William from Denver, Colorado, asks: “Is there a way to show whether or not the private sector is actually ‘doing fine?’ In TV commercials I see that Mitt Romney is criticizing President Obama for saying that.”
Great minds can disagree about what constitutes “fine,” so let’s look at a firm measure of private sector health – the most recent jobs report. It didn’t contain a lot of good news, though there was perhaps one bright spot.
In May, the overall U.S. economy added 69,000 jobs. That was much lower than expected, and most analysts considered it an indication that our economic recovery is sputtering.

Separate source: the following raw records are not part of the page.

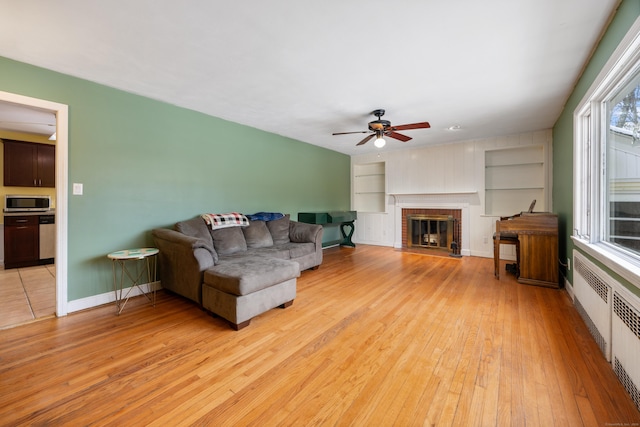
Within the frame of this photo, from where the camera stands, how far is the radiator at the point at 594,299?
182 cm

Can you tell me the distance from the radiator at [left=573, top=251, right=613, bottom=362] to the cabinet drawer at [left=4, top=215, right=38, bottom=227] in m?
7.39

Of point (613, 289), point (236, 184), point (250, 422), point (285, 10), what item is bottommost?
point (250, 422)

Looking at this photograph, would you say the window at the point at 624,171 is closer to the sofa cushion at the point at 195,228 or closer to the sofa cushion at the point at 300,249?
the sofa cushion at the point at 300,249

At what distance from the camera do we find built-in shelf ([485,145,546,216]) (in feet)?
16.1

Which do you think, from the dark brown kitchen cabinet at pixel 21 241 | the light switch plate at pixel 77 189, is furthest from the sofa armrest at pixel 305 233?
the dark brown kitchen cabinet at pixel 21 241

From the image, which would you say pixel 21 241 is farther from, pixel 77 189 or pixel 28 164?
pixel 77 189

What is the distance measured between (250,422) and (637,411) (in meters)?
2.02

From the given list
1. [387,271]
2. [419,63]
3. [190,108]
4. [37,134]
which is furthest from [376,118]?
[37,134]

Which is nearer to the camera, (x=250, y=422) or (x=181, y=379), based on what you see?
(x=250, y=422)

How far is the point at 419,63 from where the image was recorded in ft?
7.83

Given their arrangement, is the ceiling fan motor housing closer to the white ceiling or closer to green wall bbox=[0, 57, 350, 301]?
the white ceiling

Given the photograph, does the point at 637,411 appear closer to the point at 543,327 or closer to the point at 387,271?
the point at 543,327

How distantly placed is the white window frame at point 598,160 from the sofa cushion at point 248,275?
7.97 ft

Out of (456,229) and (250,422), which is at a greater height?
(456,229)
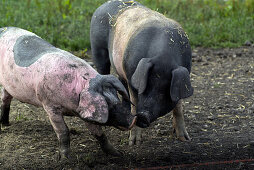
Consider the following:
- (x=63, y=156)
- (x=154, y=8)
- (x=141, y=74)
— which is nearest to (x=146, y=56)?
(x=141, y=74)

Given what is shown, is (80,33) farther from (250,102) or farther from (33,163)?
(33,163)

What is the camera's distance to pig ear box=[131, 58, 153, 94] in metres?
4.23

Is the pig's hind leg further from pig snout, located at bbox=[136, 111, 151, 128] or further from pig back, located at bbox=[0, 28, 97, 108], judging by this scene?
pig snout, located at bbox=[136, 111, 151, 128]

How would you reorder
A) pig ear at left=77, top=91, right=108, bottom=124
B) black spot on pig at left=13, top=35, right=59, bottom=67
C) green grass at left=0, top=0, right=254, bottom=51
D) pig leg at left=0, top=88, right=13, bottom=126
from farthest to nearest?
green grass at left=0, top=0, right=254, bottom=51, pig leg at left=0, top=88, right=13, bottom=126, black spot on pig at left=13, top=35, right=59, bottom=67, pig ear at left=77, top=91, right=108, bottom=124

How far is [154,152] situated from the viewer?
181 inches

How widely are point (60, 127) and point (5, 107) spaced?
1276 mm

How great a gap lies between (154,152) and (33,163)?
3.96 feet

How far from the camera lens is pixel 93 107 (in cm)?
395

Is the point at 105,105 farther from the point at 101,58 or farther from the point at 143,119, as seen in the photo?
the point at 101,58

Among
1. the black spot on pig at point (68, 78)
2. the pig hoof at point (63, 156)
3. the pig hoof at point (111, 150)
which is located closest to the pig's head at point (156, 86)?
the pig hoof at point (111, 150)

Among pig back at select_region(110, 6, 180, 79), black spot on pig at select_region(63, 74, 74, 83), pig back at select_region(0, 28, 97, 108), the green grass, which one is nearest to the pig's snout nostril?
pig back at select_region(0, 28, 97, 108)

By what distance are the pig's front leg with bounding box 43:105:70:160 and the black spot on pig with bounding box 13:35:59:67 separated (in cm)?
52

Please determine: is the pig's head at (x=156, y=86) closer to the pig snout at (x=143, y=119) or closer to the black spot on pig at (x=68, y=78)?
the pig snout at (x=143, y=119)

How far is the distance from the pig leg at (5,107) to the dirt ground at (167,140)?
11cm
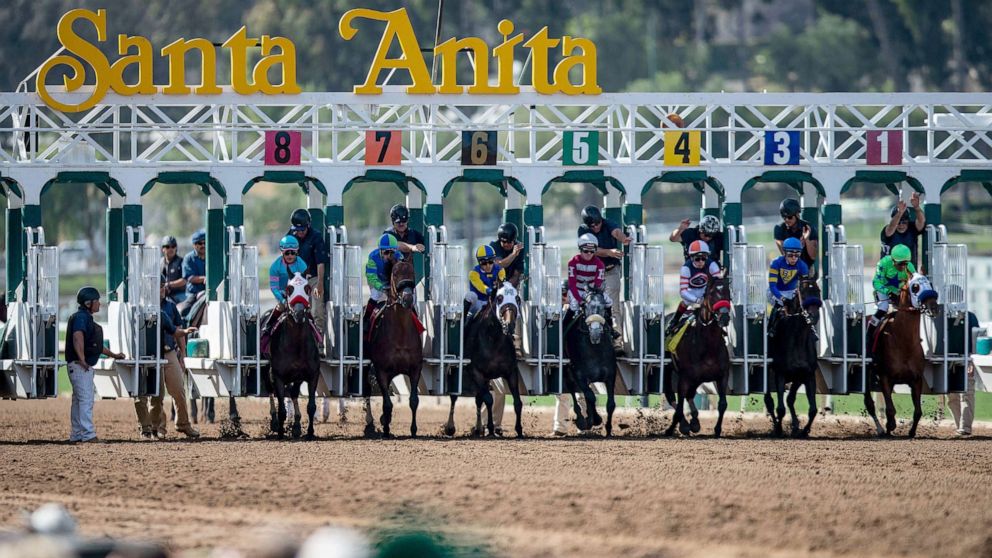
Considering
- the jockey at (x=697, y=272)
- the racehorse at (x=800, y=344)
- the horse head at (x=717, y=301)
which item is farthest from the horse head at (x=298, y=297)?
the racehorse at (x=800, y=344)

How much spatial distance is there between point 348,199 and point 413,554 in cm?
4114

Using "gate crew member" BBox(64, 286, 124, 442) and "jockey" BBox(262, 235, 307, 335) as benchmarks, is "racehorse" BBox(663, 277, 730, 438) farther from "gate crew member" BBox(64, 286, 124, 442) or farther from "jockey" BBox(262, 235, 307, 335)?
"gate crew member" BBox(64, 286, 124, 442)

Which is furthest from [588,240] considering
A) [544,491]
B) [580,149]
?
[544,491]

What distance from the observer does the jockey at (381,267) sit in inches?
674

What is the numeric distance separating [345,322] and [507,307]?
1.72m

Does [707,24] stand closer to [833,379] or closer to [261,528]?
[833,379]

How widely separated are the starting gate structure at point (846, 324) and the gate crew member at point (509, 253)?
3131mm

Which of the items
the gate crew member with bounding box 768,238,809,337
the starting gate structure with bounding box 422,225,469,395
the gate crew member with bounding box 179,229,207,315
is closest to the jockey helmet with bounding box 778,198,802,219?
the gate crew member with bounding box 768,238,809,337

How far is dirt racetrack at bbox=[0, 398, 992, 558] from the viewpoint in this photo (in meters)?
10.2

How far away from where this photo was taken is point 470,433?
1758cm

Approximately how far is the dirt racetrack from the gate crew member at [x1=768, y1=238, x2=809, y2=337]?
53.0 inches

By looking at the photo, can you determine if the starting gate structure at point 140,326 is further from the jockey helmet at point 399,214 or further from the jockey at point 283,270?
the jockey helmet at point 399,214

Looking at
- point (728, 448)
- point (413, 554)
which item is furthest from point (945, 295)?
point (413, 554)

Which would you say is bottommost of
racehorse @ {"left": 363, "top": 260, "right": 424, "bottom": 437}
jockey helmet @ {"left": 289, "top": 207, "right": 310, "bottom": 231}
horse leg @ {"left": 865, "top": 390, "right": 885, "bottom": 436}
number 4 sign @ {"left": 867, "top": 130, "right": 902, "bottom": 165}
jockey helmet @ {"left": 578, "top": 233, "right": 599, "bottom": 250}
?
horse leg @ {"left": 865, "top": 390, "right": 885, "bottom": 436}
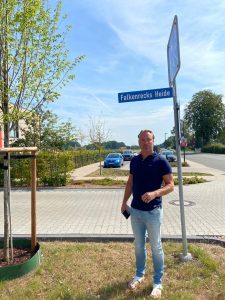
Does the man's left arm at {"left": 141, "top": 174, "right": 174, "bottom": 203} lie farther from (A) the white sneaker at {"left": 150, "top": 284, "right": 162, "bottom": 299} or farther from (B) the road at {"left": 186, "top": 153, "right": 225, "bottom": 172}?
(B) the road at {"left": 186, "top": 153, "right": 225, "bottom": 172}

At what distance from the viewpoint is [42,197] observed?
10.7 m

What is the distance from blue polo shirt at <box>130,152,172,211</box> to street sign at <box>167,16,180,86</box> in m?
1.36

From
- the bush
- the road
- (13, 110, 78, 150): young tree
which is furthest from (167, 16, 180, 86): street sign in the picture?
the bush

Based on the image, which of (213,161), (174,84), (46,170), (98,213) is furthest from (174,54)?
(213,161)

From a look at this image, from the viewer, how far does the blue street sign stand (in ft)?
14.1

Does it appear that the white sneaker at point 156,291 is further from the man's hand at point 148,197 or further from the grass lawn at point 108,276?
the man's hand at point 148,197

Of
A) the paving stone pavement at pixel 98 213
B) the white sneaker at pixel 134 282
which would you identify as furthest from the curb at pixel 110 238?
the white sneaker at pixel 134 282

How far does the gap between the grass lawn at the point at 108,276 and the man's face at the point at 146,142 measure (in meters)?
1.60

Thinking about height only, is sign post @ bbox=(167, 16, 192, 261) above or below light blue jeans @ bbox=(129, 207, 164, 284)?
above

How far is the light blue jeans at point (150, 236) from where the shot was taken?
3512 mm

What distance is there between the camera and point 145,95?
4.32 metres

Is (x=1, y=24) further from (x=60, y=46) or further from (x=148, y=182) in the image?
(x=148, y=182)

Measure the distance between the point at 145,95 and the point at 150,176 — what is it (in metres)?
1.30

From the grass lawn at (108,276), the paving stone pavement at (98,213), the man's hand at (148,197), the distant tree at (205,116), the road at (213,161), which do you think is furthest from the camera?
the distant tree at (205,116)
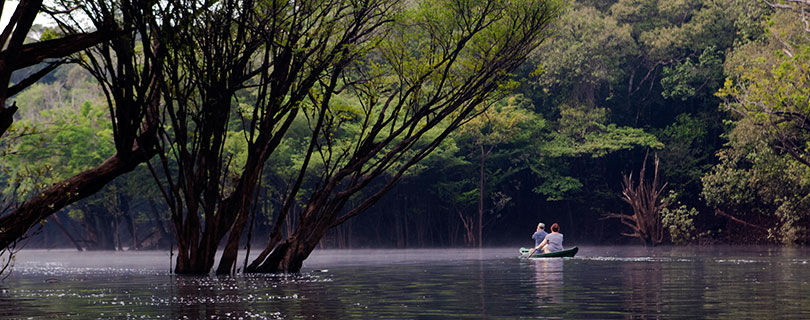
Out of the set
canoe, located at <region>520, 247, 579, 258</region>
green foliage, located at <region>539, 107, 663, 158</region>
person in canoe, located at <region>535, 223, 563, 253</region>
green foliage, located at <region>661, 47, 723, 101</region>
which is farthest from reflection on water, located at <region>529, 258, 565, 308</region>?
green foliage, located at <region>661, 47, 723, 101</region>

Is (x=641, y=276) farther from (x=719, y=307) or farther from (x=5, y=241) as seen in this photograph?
(x=5, y=241)

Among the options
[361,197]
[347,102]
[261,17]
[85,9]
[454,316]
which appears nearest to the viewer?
[454,316]

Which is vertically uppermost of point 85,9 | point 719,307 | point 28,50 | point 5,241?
point 85,9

It’s worth noting, however, that the private sector added 82,000 jobs in May, while the public sector – meaning government – shed 13,000 jobs as a result of budget cuts at federal, state, and local levels.
Eighty-two thousand new jobs in the private sector is better than 69,000, to be sure, but it’s still less than expected.
Meanwhile, there was a bright spot in the report that my colleague Chris Hellman unearthed in a recent blog post on unemployment. Though the economy didn’t add nearly as many jobs as we hoped, many people rejoined the labor force – meaning they started looking for work again. That may signal a glimmer of renewed confidence – though the private sector has yet to deliver new jobs to match. Government budget cuts make matters worse by adding more workers to the ranks of the unemployed.
Is the private sector doing fine? The economic recovery is disappointingly slow, though it’s inching in the right direction. Fine is probably too strong a word.